Former DWP board member ‘acted honorably’, lawyer says

The lawyer for a former Los Angeles Department of Water and Electricity board member linked to an alleged bribery scheme defended his client on Tuesday.

Former board member Bill Funderburk “has always acted honorably in his law firm and in the best interests of the city and the DWP,” said lawyer Jan Handzlik.

Prosecutors this week alleged that senior DWP officials agreed to receive bribes in exchange for voting on a $ 30 million contract. The contract went to a company owned by lawyer Paul Paradis, who worked for City Atty. Mike Feuer’s office on a dispute resulting from a faulty DWP billing system.

Paradis has agreed to plead guilty to one count of corruption and is cooperating with the ongoing federal criminal investigation, prosecutors said.

According to the plea deal, Paradis accepted a bribe of nearly $ 2.2 million from another lawyer. He also bribed a DWP CEO with a $ 1 million salary offer for a promised future job and did independent legal work at the behest of the DWP board member.

Neither the CEO nor the board member is named in the plea deal, but details in the court document make it clear that the director is David Wright, who left the DWP in 2019. He did not. responded to Times requests for comment. .

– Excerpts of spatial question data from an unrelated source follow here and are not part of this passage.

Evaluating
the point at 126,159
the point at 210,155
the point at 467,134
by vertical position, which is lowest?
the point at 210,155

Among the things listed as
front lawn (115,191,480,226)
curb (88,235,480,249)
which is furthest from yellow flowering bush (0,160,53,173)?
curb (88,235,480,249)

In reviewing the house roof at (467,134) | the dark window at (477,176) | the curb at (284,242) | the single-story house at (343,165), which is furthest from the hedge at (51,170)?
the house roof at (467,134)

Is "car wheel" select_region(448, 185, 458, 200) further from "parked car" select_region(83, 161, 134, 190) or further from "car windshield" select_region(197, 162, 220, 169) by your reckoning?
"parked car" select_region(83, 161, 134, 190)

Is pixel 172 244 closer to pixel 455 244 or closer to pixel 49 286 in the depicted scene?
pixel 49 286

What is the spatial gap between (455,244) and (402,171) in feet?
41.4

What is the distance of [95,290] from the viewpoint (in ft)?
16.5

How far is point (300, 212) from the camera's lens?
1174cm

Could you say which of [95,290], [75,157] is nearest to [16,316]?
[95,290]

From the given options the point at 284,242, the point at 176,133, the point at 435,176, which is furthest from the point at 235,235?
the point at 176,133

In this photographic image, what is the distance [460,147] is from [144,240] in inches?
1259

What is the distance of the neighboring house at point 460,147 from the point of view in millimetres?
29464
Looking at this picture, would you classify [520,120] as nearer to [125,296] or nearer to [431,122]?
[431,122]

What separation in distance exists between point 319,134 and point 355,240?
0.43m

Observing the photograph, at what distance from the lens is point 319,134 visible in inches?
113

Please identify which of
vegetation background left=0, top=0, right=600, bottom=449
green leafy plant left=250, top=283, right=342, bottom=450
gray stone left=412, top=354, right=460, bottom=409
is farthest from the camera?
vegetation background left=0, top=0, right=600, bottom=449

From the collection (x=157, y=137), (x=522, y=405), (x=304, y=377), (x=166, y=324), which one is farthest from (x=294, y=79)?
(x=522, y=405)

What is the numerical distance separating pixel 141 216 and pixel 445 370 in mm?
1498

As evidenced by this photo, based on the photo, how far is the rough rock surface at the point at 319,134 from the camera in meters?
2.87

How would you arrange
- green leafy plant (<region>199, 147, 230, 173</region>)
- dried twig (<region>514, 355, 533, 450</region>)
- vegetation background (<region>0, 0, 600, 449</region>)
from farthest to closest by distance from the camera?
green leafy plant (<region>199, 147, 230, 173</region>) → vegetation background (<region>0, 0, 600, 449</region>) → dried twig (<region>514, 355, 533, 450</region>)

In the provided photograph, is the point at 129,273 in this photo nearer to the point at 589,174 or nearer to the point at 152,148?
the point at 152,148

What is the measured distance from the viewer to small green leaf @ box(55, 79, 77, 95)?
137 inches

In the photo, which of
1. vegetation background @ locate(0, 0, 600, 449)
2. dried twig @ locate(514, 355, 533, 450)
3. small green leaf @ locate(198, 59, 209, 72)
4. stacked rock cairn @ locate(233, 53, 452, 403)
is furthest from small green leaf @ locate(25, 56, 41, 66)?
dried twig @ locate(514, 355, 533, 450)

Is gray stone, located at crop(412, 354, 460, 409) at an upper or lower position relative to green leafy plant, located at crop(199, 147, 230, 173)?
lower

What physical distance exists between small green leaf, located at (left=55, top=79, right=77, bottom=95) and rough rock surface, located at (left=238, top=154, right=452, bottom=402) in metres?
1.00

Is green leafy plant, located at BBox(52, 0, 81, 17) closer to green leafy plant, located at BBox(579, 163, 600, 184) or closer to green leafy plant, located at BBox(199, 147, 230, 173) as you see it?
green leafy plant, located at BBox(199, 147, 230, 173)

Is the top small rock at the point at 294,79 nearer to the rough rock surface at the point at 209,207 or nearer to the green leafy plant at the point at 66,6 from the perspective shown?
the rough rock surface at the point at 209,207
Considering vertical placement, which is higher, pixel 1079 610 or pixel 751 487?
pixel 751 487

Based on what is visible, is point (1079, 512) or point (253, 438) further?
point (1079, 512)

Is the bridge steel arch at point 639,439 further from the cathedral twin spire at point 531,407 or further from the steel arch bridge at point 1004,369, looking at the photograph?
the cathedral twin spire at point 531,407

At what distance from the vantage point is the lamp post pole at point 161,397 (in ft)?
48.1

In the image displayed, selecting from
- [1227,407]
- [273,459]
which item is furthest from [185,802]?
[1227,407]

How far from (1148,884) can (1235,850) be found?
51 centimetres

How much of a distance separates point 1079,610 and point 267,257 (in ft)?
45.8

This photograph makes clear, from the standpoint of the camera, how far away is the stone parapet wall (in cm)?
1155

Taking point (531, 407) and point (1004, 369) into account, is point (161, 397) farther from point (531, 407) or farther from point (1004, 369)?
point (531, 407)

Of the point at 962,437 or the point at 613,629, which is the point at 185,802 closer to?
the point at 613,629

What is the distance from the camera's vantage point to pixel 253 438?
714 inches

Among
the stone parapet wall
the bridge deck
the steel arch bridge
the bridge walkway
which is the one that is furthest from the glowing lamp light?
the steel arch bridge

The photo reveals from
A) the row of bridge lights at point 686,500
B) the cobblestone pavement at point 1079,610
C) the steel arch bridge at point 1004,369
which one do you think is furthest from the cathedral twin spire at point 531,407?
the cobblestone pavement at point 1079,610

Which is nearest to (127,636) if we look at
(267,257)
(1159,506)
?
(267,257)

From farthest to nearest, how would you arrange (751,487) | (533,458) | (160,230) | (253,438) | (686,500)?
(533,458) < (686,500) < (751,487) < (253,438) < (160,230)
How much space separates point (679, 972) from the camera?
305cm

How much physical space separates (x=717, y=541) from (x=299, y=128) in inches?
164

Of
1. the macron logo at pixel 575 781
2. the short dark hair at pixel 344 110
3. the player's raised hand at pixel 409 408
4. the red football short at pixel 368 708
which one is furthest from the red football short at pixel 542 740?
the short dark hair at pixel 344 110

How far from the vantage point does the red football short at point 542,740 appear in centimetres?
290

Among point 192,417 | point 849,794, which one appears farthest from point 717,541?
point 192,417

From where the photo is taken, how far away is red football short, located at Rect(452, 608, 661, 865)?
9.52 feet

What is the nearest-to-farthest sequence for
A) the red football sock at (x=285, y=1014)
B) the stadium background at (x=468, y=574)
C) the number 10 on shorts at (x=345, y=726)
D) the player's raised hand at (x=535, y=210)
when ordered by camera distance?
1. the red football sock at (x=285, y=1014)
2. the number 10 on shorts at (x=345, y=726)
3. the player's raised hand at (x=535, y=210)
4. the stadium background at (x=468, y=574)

Funderburk, a lawyer who resigned from the board in 2018, referred questions from The Times about the anonymous board member to his lawyer.

The anonymous board member is male, according to the plea agreement. The only other male board member at the time, Mel Levine, declined to comment for The Times.

According to the plea deal, the anonymous board member solicited unpaid legal services and assistance from Paradis ahead of the vote on the $ 30 million contract, before ultimately supporting the deal.

The board member met Paradis in the hallway of the DWP shortly before entering the board meeting room ahead of the contract vote on June 6, 2017, according to the plea agreement.

The board member expressed appreciation for Paradis’ help on the unrelated legal matter and said words to the effect of “You take care of me, I take care of you,” according to the agreement. advocacy.

Paradis understood this to mean the board member would vote in favor of the $ 30 million no-tender contract if he continued to provide the board member with “unpaid legal services and assistance” under the plea deal.

Paradis and his legal partner continued to perform legal work for the board member until early August 2017; collectively, they completed approximately 36 hours of legal work, which Paradis valued at over $ 30,000 based on their respective billing rates, according to the plea agreement.

“Contrary to Paradis’ self-serving allegations, Bill has never solicited or received personal legal services from him,” Handzlik, counsel for Funderburk, said Tuesday. “Instead, to avoid having to bill one of his own clients at law for the preparation of petitions, Bill asked Paradis for copies of similar petitions he had filed in another case.

“Paradis was then a respected and trusted outside lawyer for DWP. By rephrasing and using these motions, Bill did not gain any financial benefit and was in fact able to save his client money.

“Paradis now admits that, through fraud and deception, he received over $ 2 million in bribes and was caught trying to take an additional $ 30 million, all of which came from the funds from its own client, ”Handzlik said. “It was all withheld from Bill and the DWP.”

No charges have been filed against Wright or Funderburk.

The accusations are the latest to rock the DWP, an agency where high-profile missteps or public battles between its powerful union and local politicians regularly overshadow the work the utility does to provide water and electricity. to the inhabitants of the city.

Yet the alleged corruption is a whole different matter – and some longtime DWP critics said on Tuesday they were baffled by the brazen acts described by prosecutors.

“I am shocked by the purely transactional nature of the bribes,” said Jamie Court, president of Consumer Watchdog. “It’s pure transplant.”

Stuart Waldman, president of Valley Industry and Commerce Assn., Said the allegations involving Wright “were clearly personal transactions.” “Even my 8-year-old knows what self-operation is,” said Waldman.

The general manager and the members of the board of directors are appointed by the mayor Eric Garcetti. Asked Tuesday about the allegations, Garcetti said Paradis “has to pay the price.”

“The general manager I asked to leave clearly has problems if the accusations in the press release are correct,” Garcetti said. “Anyone who serves the city or does business with us and breaks the law should be prepared to pay the price. “

After the FBI raided the DWP headquarters in July 2019, seeking information relating to contracts and other issues, Garcetti announced two months later that he would create an office of Inspector General at DWP to review contracting issues, whistleblower complaints, ethics and other internal policies.

The office has not yet been launched.

Garcetti spokesman Harrison Wollman said on Monday that the pandemic had forced some departments to suspend some programs and instead focus on helping those affected by the crisis.

“We have resumed progress and will have an announcement on the process before the end of this year,” Wollman said.

Times writer Sam Dean contributed to this report.